The Masking node is used to encrypt a value so that it can't be seen. Masking is an important part of the data flow pipeline for many organizations. Sometimes, due to things like government regulations or privacy concerns, it's necessary to hide protected data in test environments, so that this data is not seen by non-production users like developers, partners, customers, etc. Examples of data that often need to be hidden include names, phone numbers, addresses, credit card details, insurance details, and more.
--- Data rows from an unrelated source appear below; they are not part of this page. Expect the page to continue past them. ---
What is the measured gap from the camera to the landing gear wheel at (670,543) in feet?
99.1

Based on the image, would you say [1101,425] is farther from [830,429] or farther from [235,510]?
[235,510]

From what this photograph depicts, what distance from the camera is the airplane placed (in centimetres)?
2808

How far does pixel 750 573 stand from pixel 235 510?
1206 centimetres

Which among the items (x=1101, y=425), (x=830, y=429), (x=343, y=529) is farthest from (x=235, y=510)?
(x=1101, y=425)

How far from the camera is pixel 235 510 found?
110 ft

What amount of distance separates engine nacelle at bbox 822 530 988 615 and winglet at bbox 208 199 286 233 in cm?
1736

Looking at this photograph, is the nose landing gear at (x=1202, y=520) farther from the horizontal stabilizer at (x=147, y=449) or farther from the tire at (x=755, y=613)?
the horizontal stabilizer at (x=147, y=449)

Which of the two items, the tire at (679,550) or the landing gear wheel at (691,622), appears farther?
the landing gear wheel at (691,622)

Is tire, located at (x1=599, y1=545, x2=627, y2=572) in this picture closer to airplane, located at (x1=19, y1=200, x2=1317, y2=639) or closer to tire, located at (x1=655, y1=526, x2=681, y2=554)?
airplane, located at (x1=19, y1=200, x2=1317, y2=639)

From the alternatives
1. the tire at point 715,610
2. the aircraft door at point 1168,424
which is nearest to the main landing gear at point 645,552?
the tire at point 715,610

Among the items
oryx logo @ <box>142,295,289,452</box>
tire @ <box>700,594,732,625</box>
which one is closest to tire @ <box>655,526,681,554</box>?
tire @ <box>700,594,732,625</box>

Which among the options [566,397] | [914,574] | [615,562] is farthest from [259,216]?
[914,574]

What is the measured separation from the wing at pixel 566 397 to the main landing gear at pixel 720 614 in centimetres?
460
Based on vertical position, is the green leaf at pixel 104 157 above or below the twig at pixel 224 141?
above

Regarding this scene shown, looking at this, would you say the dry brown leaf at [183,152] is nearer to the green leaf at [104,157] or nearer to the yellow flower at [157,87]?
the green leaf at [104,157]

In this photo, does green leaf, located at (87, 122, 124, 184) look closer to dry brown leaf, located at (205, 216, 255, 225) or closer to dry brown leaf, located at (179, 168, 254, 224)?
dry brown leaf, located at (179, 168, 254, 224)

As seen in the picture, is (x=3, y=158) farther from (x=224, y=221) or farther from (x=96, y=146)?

Pyramid employs deterministic data masking, meaning that if the same value is masked from different columns or tables, it will always be replaced by the same mask value. This means that the masked values can still be analyzed logically, even if the actual value isn't seen. For instance, say you have two columns listing staff names in 2 different tables, called 'Staff' and 'Managers'. Some employees are listed in both these tables; one such employee is 'Jane Smith'. In both tables, Jane Smith is masked as '12345abcde', meaning this employee can be analyzed logically from both tables.

To perform data masking, configure the Masking node on the relevant table; for all masked columns, the original string will be replaced by a random string of letters and numbers.

How to Configure a Masking Node

Connect the Masking node to the Select node representing the relevant table. Go to the Properties panel and from the Masking Node window select the relevant columns form the drop-down list. Each row in the given column(s) will be replaced by a random string.